◆ GIVEN TASK ◆
Can you rewrite the data below with every "stone pillar" changed to "stone column" and nothing else altered?

## BEGIN RECORDS

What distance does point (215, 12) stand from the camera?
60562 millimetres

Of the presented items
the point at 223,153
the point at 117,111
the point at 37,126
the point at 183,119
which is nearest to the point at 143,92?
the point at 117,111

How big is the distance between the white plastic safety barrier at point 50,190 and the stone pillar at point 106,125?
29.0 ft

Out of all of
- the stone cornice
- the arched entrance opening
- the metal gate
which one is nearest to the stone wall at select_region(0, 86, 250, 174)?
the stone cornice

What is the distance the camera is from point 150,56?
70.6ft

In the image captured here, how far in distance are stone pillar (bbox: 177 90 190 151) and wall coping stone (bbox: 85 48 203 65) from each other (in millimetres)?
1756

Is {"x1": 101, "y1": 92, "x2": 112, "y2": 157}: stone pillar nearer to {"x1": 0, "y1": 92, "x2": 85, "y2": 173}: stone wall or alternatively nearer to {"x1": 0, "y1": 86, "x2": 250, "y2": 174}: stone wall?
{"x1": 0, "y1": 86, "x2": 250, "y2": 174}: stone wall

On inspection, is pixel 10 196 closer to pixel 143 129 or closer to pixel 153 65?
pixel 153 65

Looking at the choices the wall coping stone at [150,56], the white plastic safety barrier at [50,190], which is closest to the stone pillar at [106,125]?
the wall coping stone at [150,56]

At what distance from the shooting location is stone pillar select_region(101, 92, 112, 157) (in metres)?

## END RECORDS

◆ IN RESPONSE ◆
What distance does point (215, 12) stand from the camera?
60562 millimetres

Of the presented items
the point at 223,153
the point at 117,111
the point at 37,126
the point at 183,119
which is nearest to the point at 143,92?
the point at 117,111

How big is the distance between the white plastic safety barrier at point 50,190 and the stone column at point 106,125?
29.0 ft

Out of all of
- the stone cornice
- the arched entrance opening
- the metal gate
which one is nearest to the stone wall at select_region(0, 86, 250, 174)?
the stone cornice

What is the distance the camera is from point 150,56?
70.6ft

In the image captured here, how far in distance are stone column (bbox: 177 90 190 151) and wall coping stone (bbox: 85 48 203 65) from each other (in millimetres)?
1756

Is {"x1": 101, "y1": 92, "x2": 112, "y2": 157}: stone column nearer to {"x1": 0, "y1": 92, "x2": 85, "y2": 173}: stone wall or alternatively nearer to {"x1": 0, "y1": 86, "x2": 250, "y2": 174}: stone wall?
{"x1": 0, "y1": 86, "x2": 250, "y2": 174}: stone wall

On inspection, is pixel 10 196 closer to pixel 143 129 or closer to pixel 153 65?
pixel 153 65

Looking at the choices the wall coping stone at [150,56], the white plastic safety barrier at [50,190], which is closest to the stone column at [106,125]?
the wall coping stone at [150,56]

At what distance from the shooting location is stone column select_region(101, 92, 112, 157) (in metres)?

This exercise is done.